Die Forscher gehen davon aus, dass die Neozoen aus dem Oberrheingebiet stammen. Durch den Ausbau der Schifffahrtswege und besonders seit der Eröffnung des Rhein-Main-Donau-Kanals seien die großen Flüsse stark von Einwanderern besiedelt worden. Die gebietsfremden Tiere gelangten meist mit Sportbooten in den Bodensee und stellten immer ein gewisses Risiko dar.

Um diesen Weg zu versperren, arbeiten Experten der Konstanzer Universität und des Instituts für Seenforschung in Langenargen mit der Internationalen Wassersportgemeinschaft Bodensee an Richtlinien für die Reinigung von "Wanderbooten" aus anderen Gewässern, die im Bodensee verwendet werden. Auch Wassersportler wie Surfer, Taucher und Angler sollten ihre Geräte säubern, um weder fremde Tiere noch Pflanzen in den Bodensee einzuschleppen.

Auch in anderen hiesigen Gewässern verursachen eingeschleppte Tierarten inzwischen große ökologische Schäden. Allein im Rhein haben sich bereits 30 fremde Tier- und Pflanzenarten angesiedelt, erklärte ein Biologe schon vor einem Jahr. An der Nordseeküste zählte er 46 fremde Arten, an der Ostseeküste 27 und sogar 76 in den Flüssen. Manche der Neulinge seien so widerstandsfähig, dass sie sowohl in Süß- als auch in Salzwasser überleben könnten. Eine besondere Gefahr können auch exotische Spinnen darstellen.

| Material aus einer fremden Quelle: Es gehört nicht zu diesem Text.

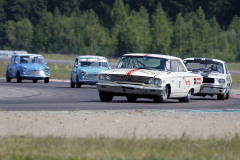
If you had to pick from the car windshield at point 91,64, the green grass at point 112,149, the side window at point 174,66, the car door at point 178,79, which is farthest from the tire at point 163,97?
the car windshield at point 91,64

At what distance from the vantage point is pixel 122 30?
328 feet

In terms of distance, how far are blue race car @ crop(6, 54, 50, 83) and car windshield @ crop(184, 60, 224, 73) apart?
12.1 m

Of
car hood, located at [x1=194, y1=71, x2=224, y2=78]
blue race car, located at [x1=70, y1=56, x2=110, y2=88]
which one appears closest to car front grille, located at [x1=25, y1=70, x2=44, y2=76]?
blue race car, located at [x1=70, y1=56, x2=110, y2=88]

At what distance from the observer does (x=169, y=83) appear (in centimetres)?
2009

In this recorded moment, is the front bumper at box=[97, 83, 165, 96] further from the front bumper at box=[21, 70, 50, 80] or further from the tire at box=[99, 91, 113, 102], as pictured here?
the front bumper at box=[21, 70, 50, 80]

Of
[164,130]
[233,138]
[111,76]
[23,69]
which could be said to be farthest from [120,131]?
[23,69]

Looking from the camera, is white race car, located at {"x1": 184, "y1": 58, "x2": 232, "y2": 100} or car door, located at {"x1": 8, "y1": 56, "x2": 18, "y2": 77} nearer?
white race car, located at {"x1": 184, "y1": 58, "x2": 232, "y2": 100}

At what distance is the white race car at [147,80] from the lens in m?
19.4

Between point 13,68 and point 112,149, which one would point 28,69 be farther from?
point 112,149

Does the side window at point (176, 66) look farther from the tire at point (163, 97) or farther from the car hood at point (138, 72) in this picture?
the car hood at point (138, 72)

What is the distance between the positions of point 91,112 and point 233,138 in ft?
14.9

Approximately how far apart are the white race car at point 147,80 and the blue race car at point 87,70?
354 inches

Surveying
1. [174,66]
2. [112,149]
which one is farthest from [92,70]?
[112,149]

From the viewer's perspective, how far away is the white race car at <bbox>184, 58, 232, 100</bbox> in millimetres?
24328
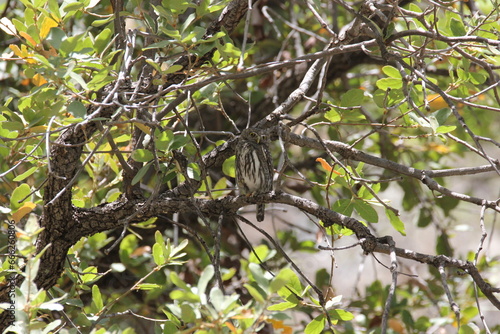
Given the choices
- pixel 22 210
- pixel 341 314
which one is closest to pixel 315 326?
A: pixel 341 314

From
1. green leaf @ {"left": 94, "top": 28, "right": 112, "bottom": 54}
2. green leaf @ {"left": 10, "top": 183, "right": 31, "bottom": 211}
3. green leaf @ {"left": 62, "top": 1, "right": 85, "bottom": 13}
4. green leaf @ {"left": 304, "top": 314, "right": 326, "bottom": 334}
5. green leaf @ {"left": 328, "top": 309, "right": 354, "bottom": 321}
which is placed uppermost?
green leaf @ {"left": 62, "top": 1, "right": 85, "bottom": 13}

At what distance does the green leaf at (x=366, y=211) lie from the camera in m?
2.47

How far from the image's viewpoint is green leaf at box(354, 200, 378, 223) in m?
2.47

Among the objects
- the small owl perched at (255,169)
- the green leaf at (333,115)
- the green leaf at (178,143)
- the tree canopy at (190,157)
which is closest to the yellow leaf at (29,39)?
the tree canopy at (190,157)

Auch weltweit ist die Invasion ortsfremder Arten ein stetig wachsendes Problem. Vor allem als blinde Passagiere in den Ballasttanks von Handelsschiffen reisen Meeresbewohner um den Globus. Nach Angaben des Umweltbundesamts werden allein in deutschen Häfen jedes Jahr rund 2,2 Millionen Tonnen Ballastwasser aus außereuropäischen Regionen abgelassen.

Nicht nur für die Umwelt, auch für Menschen können eingeschleppte Arten eine Gefahr darstellen. 2002 warnte ein Forschungsbericht an das Bundesumweltministerium vor Neozoen als Erreger von Krankheiten. Die Schistosomiase-Erreger, gefährliche Wurmparasiten, würden "regelmäßig von Touristen eingebracht", schrieben die Zoologen der Universität Rostock.